About four arc minutes south of NGC 6552 is the north pole of the ecliptic, around which the north celestial pole rotates at an angular interval of 23.5 degrees due to the precession of the Earth's axis.
|Right Ascension||18h 00m 07.0s|
|Declination||+66° 36' 55"|
|Diameter||1 × 0.7 arcmin|
|Photographic (blue) magnitude||14.5 mag|
|Visual magnitude||13.7 mag|
|Surface brightness||13.1 mag·arcmin-2|
|Distance derived from z||111.9 Mpc|
|Dreyer Description||F, pS, iR|
|Identification, Remarks||UGC 11096, MCG 11-22-18, CGCG 322-26, KUG 1800+666, IRAS 18001+6638|
How to find Cat's Eye Nebula?
The Cat's Eye is in the Dragon constellation. At low magnifications, NGC 6543 is barely distinguishable from a mag 8 star. However, it can be easily identified by the prominent straight line of five stars running roughly north-south. The PN is at the northern end and forms roughly a right angle with the last star. Although the PN is circumpolar, it is highest in the sky at night during the months of March to September and can thus be best observed.
300 mm aperture: The Cat's Eye also visually reveals a lot of its complicated structure. At a low magnification of about 26x, it can hardly be distinguished from a bright star. He's just a little thicker. The halo with the strange object IC 4677 is not discernible, this requires a little more aperture.
With increasing magnification, in contrast to the stars, the diameter and the richness of detail of the nebula increases. The very bright central star can best be seen at about 120x, above which the structures of the nebula dominate. These can best be seen at high magnification in a high-contrast eyepiece, but their visibility is heavily dependent on the calm of the air. The transparency of the atmosphere plays less of a role.
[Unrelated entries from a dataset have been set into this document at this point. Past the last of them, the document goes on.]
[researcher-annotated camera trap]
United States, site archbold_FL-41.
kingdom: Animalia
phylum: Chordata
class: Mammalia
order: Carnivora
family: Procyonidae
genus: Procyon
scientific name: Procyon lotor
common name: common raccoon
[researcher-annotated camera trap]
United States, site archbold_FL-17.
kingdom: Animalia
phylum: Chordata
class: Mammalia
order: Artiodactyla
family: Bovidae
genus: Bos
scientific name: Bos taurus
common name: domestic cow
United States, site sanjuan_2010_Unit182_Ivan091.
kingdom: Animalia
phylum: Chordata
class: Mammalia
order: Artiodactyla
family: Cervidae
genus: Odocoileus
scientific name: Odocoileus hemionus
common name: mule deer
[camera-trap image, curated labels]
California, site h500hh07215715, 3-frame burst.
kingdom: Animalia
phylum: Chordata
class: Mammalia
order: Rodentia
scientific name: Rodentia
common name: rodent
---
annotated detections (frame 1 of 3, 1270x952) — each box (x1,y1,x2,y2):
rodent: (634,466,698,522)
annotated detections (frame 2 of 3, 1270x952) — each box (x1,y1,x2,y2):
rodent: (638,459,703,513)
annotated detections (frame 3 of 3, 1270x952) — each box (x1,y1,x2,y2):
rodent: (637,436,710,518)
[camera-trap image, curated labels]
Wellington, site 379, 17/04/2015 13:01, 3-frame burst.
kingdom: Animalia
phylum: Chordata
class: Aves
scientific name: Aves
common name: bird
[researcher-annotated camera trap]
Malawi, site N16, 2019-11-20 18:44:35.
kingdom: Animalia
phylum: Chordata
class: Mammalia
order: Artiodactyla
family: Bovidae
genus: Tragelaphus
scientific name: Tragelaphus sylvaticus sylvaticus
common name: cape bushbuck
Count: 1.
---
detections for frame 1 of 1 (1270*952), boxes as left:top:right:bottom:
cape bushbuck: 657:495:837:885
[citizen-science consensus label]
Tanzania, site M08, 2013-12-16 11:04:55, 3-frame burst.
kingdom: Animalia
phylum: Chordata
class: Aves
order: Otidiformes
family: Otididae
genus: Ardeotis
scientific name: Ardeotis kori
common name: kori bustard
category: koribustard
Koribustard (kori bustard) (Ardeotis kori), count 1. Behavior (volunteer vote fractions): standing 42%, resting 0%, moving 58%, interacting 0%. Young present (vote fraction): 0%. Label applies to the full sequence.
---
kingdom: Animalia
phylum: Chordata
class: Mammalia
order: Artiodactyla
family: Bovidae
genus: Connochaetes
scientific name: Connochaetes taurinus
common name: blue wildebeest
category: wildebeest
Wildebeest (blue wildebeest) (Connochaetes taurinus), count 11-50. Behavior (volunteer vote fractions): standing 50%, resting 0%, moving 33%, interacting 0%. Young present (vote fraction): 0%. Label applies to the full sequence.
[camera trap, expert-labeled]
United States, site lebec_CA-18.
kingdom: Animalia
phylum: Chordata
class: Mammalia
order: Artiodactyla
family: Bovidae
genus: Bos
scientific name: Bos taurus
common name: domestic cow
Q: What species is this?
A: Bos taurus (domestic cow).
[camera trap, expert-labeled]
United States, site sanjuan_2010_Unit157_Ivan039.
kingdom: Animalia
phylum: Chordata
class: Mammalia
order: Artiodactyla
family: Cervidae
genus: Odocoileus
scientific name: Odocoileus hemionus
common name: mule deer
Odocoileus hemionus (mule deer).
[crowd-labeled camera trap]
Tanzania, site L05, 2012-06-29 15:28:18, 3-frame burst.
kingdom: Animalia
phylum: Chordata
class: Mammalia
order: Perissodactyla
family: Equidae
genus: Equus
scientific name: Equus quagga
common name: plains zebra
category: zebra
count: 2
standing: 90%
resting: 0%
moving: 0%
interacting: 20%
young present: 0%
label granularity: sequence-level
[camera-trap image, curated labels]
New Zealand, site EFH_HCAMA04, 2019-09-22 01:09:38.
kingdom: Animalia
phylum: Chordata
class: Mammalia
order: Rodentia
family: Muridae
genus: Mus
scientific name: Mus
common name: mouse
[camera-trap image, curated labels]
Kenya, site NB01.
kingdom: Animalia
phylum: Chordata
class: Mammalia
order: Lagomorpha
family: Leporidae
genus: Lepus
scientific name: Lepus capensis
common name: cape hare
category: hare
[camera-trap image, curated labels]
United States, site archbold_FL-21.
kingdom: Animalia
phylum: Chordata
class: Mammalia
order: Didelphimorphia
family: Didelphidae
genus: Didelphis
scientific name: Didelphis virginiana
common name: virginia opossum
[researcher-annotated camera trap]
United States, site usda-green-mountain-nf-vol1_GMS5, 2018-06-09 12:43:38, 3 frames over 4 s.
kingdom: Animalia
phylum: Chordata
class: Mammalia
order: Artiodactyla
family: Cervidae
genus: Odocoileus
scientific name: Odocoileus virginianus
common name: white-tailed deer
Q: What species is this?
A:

At 500x the nebula shows an appearance that resembles that of a pretzel, but a cat's eye can also be interpreted into it, especially since the differences in brightness are too small for a pretzel. Sometimes one also has the feeling that different, sometimes contradictory structures can be recognized with each new viewing, but these can be filtered out with longer viewing.
In principle, the only limits to the magnification are the imaging quality of the telescope optics, the eyepieces and the air turbulence. The nebula itself is so bright that it can be seen well even at 1000x. An O-III or an H-beta filter brings practically no increase in contrast with this object.
The galaxy NGC 6552 appears as a small, faint ellipse with no structure.